Et comme le local d’aujourd’hui est de plus en plus international, les initiatives les plus engagées dans cette dynamique se sont données un dispositif international qui les met en réseau. INAISE est un réseau d’une cinquantaine d’organisations de finance solidaire présentes dans une trentaine de pays d’Europe, d’Amérique latine et d’Afrique. MCE Conseils est le point de chute de cette organisation au Québec. Dossier à suivre avec l’AQOCI dans la foulée du rapport dévoilé par le ministre Lisée le 24 février dernier. Pour en savoir plus sur ce projet de fonds stratégique dédié, j’ai mis à jour le document que j’avais soumis au Comité conjoint à cet égard en juin dernier. Disponible sur le site de la CRDC dans sa page d’accueil, rubrique «Nouvelles publications».

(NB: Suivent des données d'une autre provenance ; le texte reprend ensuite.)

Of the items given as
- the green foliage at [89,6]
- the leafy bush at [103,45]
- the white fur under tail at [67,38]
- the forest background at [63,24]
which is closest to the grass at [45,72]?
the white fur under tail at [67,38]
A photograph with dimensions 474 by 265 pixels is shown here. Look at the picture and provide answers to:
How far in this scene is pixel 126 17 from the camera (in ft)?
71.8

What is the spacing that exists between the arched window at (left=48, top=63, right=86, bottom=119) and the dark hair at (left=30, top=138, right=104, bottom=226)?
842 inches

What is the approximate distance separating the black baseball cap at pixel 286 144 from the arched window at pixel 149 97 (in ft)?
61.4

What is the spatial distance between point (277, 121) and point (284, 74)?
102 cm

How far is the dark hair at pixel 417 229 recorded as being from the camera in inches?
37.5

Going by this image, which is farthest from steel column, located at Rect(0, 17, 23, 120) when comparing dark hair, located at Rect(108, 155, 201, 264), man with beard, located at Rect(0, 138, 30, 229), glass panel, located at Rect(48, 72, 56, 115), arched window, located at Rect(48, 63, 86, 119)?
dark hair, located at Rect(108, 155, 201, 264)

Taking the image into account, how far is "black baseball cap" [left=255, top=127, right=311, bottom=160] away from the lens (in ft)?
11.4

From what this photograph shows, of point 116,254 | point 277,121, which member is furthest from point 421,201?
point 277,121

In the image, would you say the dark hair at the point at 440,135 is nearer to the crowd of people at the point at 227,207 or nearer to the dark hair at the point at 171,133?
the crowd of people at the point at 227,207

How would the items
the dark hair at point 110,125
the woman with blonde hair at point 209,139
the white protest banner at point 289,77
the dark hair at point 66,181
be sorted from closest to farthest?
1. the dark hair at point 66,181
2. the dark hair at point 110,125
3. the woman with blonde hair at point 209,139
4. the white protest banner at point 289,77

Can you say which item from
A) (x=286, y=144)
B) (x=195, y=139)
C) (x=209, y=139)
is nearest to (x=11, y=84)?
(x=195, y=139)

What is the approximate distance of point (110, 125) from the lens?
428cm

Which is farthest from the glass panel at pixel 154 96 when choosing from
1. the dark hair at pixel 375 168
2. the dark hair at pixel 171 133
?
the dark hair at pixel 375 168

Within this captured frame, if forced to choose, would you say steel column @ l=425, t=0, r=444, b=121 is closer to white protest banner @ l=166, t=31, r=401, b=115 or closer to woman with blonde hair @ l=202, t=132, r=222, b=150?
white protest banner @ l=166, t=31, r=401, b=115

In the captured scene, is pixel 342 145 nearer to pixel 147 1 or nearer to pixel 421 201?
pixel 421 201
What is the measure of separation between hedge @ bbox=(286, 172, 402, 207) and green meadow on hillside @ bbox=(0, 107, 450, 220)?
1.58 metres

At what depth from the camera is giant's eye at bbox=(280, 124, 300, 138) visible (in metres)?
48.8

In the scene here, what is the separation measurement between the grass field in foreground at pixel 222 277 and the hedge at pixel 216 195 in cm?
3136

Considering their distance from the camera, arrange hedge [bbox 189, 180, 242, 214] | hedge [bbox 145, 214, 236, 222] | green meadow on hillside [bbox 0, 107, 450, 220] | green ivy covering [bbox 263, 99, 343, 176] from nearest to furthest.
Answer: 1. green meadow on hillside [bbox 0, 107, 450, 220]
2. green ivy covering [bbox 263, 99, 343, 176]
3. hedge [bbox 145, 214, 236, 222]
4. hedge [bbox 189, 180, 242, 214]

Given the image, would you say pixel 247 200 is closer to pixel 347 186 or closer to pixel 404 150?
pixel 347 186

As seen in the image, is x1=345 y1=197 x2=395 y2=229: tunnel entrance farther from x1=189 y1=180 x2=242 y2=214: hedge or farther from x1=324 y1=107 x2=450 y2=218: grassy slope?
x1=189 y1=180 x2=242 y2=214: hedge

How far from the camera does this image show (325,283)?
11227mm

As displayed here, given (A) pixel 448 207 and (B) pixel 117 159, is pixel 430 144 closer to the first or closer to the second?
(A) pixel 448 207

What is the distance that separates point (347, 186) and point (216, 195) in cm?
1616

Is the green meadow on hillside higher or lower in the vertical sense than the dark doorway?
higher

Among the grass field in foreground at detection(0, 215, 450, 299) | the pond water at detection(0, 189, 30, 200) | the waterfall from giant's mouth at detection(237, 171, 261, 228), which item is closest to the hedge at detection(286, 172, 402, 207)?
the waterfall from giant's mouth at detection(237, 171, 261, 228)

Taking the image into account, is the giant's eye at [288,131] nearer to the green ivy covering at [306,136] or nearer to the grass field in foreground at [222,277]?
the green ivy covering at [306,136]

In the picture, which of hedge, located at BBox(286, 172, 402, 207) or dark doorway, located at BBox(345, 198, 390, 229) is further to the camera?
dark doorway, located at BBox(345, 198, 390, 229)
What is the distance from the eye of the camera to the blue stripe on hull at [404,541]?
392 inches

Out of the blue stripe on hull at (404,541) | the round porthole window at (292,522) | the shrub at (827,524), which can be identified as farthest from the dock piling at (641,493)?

Saviez-vous qu’au Québec nous avons aussi des organismes de microfinance locaux? Ils sont regroupés au sein du Réseau québécois du crédit communautaire rqcc.qc.ca. Fonds et cercles d’emprunt soutiennent le démarrage et l’expansion de nombreuses micro-entreprises au Québec, en milieu urbain mais aussi en milieu rural.Bien plus qu’un microprêt, ces organisations accompagnent les microentrepreneurs et sont un des facteurs de leur succès. Le Mouvement Desjardins est fier d’être l’un de leurs principaux partenaires et de soutenir leur action.